Oleh : Fernan Rahadi
REPUBLIKA.CO.ID, Pertanyaan di judul tulisan ini cukup lama mengganggu benak penulis. Sebenarnya masihkah ada pejalan kaki (pedestrian) di Kota Yogyakarta? Atau mungkin pertanyaan lebih tepatnya: Masihkah ada warga Yogyakarta yang mau berjalan kaki?
Pertanyaan tersebut barangkali terkesan berlebih-lebihan atau bahasa kekiniannya: lebay, mengingat Pemerintah Kota Yogyakarta saat ini cukup gencar membangun jalur pedestrian di berbagai lokasi, bahkan lengkap disertai guiding block untuk penyandang disabilitas. Tentunya, pembangunan tersebut tak lain dan tak bukan diperuntukkan untuk kepentingan warga Kota Yogyakarta.
Akan tetapi mungkin juga pertanyaan tersebut patut menjadi renungan kita bersama. Sudah menjadi pemandangan sehari-hari jika jalur pedestrian yang telah menghabiskan anggaran puluhan miliar rupiah tersebut tampak sepi pejalan kaki. Hal itu terlihat di sejumlah jalur pedestrian seperti di Jalan Jenderal Sudirman dan Jalan Suroto Kotabaru yang sehari-hari kerap dilewati penulis.
Kegelisahan penulis semakin menguat membaca hasil pemantauan Forum Pemantau Independen (Forpi) Yogyakarta pekan lalu, di mana jalur pedestrian di Jalan Ahmad Dahlan dan Jalan Senopati mulai beralih fungsi menjadi tempat usaha.
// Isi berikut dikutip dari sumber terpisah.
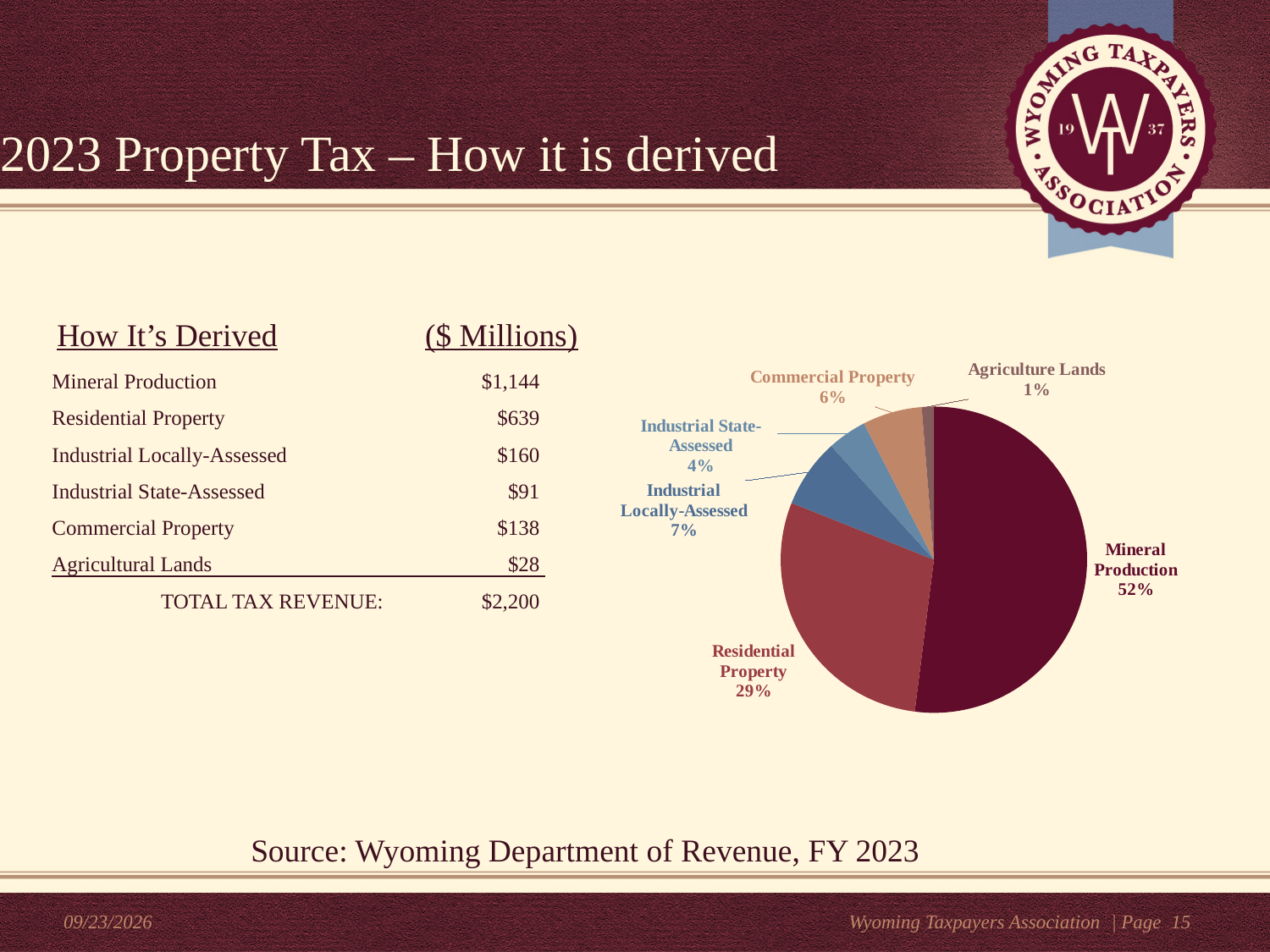
What kind of chart is shown on the slide? pie chart What percentage is shown for Commercial Property? 6% Which category has the smallest slice of the pie? Agriculture Lands Which is larger, the slice for Commercial Property or the slice for Industrial State-Assessed? Commercial Property What share of the pie does Mineral Production represent? 52% What is the difference in percentage points between Mineral Production and Residential Property? 23 How many slices does the pie chart have? 6 What percentage is shown for Agriculture Lands? 1% What share of the pie does Residential Property represent? 29% Which category has the largest slice of the pie? Mineral Production What percentage is shown for Industrial State-Assessed? 4% What percentage is shown for Industrial Locally-Assessed? 7%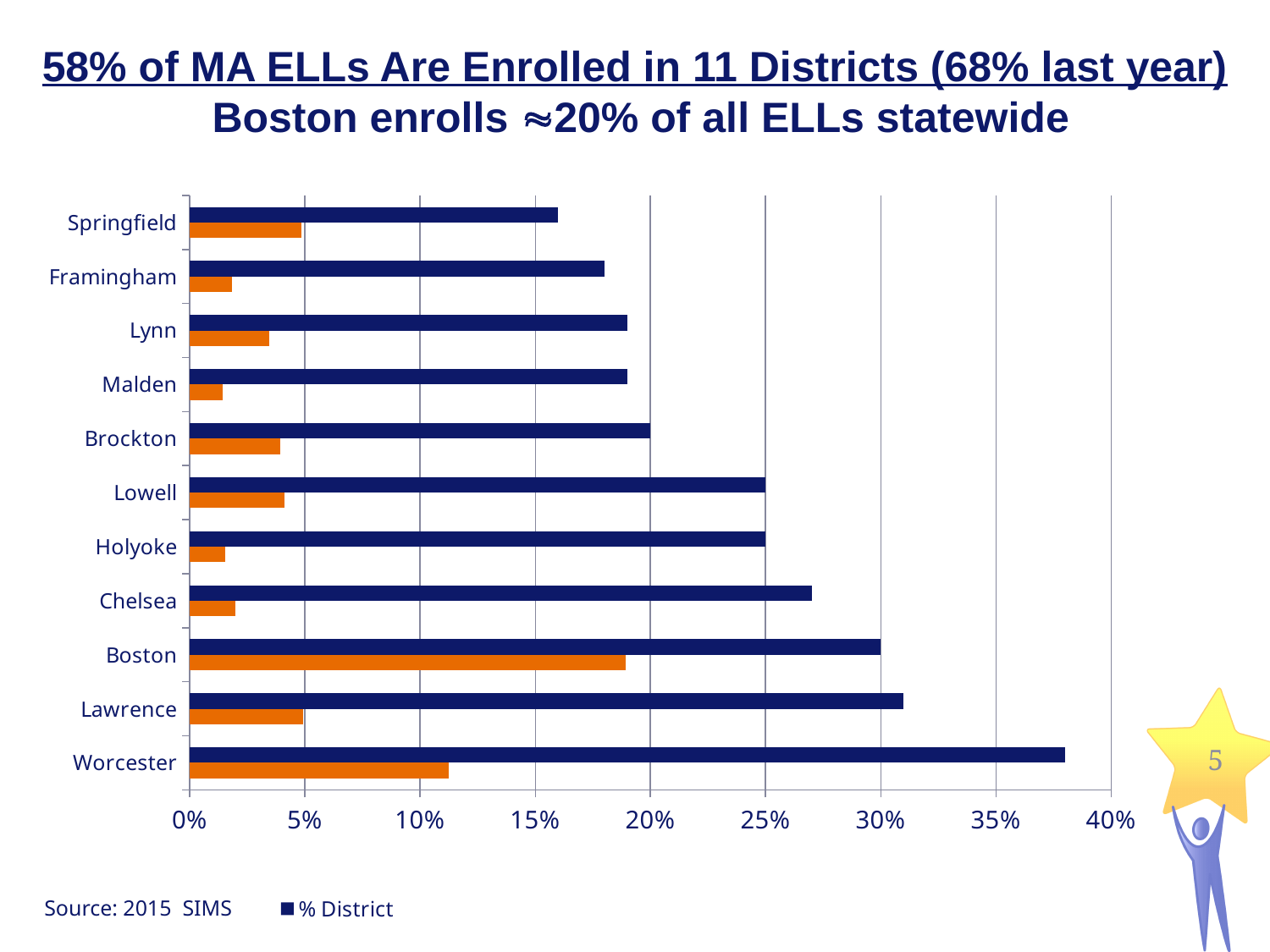
Which district has the longest orange bar? Boston Is the dark blue (% District) value for Springfield greater or less than 20%? less Which district has the larger dark blue (% District) bar, Lawrence or Chelsea? Lawrence Which district has the shortest dark blue (% District) bar? Springfield Which district has the longest dark blue (% District) bar? Worcester Is the orange value for Boston greater or less than 15%? greater What is the name of the series shown in the chart legend? % District How many series does the chart legend list? 1 How many districts are listed on the chart? 11 What kind of chart is shown on the slide? bar chart Is the dark blue (% District) value for Worcester greater or less than 35%? greater Which district has the larger orange bar, Worcester or Lowell? Worcester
Terlihat di beberapa tempat usaha tersebut, baik yang berupa rumah makan maupun warung usaha, terdapat pelanggan yang memarkir kendaraan roda dua di jalur pedestrian.
Hal ini tentunya memancing pertanyaan tambahan: Sudah susah-susah dibuatkan jalur pedestrian, kok tidak ada yang berjalan kaki? Malah jalur yang sudah dibuat bagus-bagus tersebut dibuat peruntukan lain seperti tempat usaha pedagang kaki lima dan parkir kendaraan roda dua.
Kalau begitu praktiknya di lapangan berarti apakah salah Pemerintah Kota (Pemkot) Yogyakarta menghabiskan miliaran rupiah untuk membangun jalur pedestrian? Lalu kembali ke pertanyaan awal: Masihkan ada pejalan kaki di Kota Yogyakarta yang bisa memanfaatkan fasilitas jalur pedestrian tersebut untuk mereka gunakan?
Tak bisa dipungkiri, masyarakat modern saat ini sangat menghamba dengan segala sesuatu yang serba cepat. Hal itu pun berlaku juga pada pilihan moda transportasi. Maka tak heran jika moda transportasi seperti mobil dan sepeda motor menjadi pilihan utama masyarakat Yogyakarta. Hal itu karena keduanya menjamin kecepatan untuk sampai ke tempat tujuan.
Sebenarnya moda transportasi bus, seperti yang kerap lalu-lalang di kota ini pada tahun 90-an, juga menggaransi kecepatan tersebut. Sayangnya, transportasi umum jenis ini akhir-akhir ini kurang diminati warga.
Selain dikarenakan masyarakat yang semakin terbiasa menggunakan kendaraan pribadi, armada bus -Trans Jogja misalnya- pun secara jumlah kurang memadai. Akibatnya, masyarakat ingin menggunakan armada tersebut kerap harus menunggu lama di halte.
Padahal, seperti bisa dilihat di negara-negara maju, jalur pedestrian menjadi pilihan utama masyarakat dikarenakan salah satunya jalur tersebut terintegrasi dengan transportasi umum. Selain tentunya alasan berjalan kaki membuat tubuh lebih sehat.
Jika faktor transportasi umum ini bisa dipecahkan Pemkot Yogyakarta, kiranya tak lama lagi warga akan mau kembali menjadi pedestrian. Selain itu, Pemkot juga perlu melakukan sosialisasi agar warga mau berjalan kaki dan kembali menggunakan alat transportasi umum, mengingat banyak juga di antara warga yang belum 'ngeh' bahwa fasilitas-fasilitas tersebut sudah ada untuk mereka gunakan.